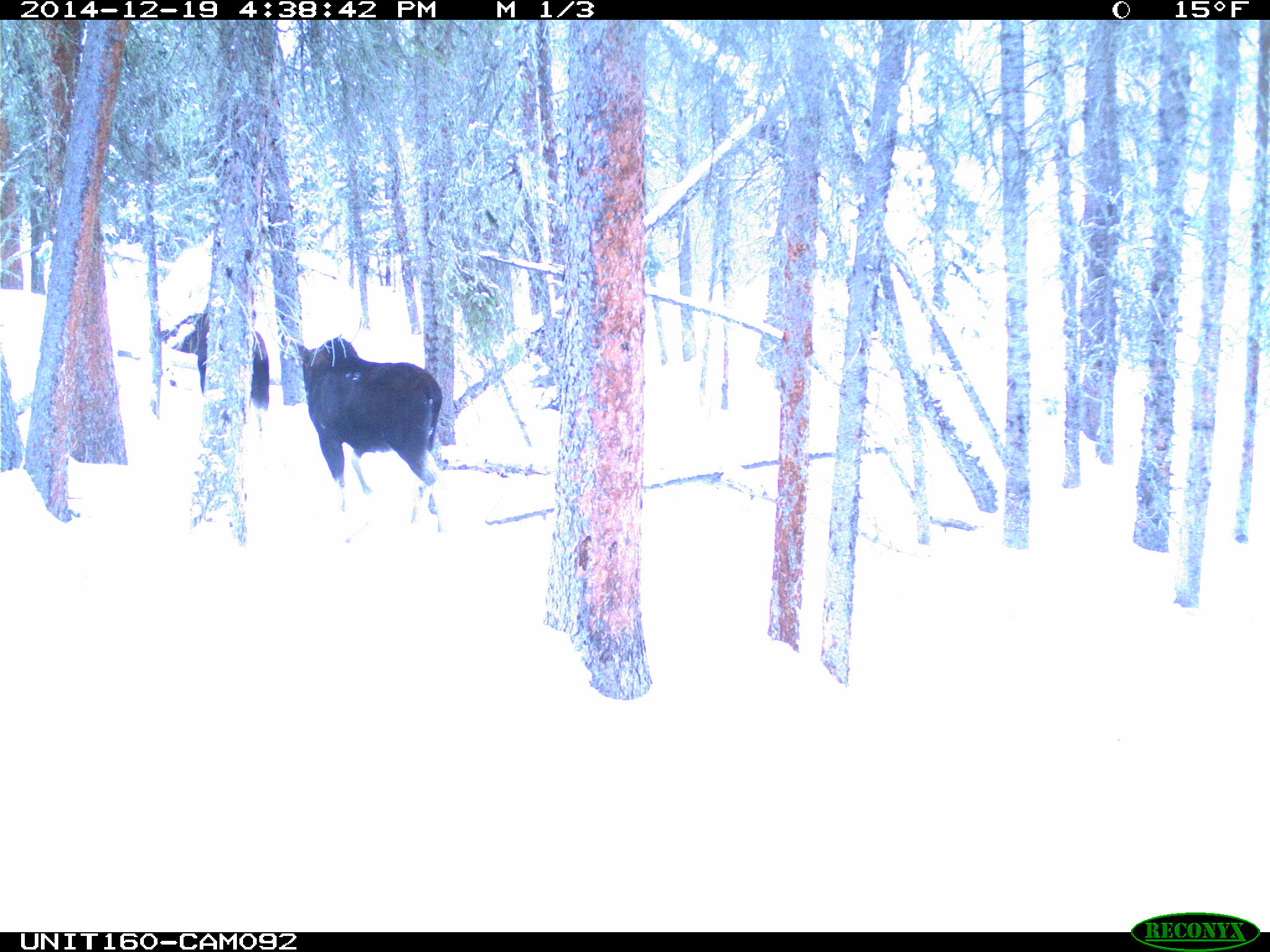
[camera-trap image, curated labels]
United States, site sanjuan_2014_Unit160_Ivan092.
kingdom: Animalia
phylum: Chordata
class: Mammalia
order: Artiodactyla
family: Cervidae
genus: Alces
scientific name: Alces alces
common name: moose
========
* **TRY IT**
Only the lines from the one containing "kingdom: Animalia" through the final line of the data belong in the answer, repeated exactly.

* **EXERCISE OUTPUT**
kingdom: Animalia
phylum: Chordata
class: Mammalia
order: Artiodactyla
family: Cervidae
genus: Alces
scientific name: Alces alces
common name: moose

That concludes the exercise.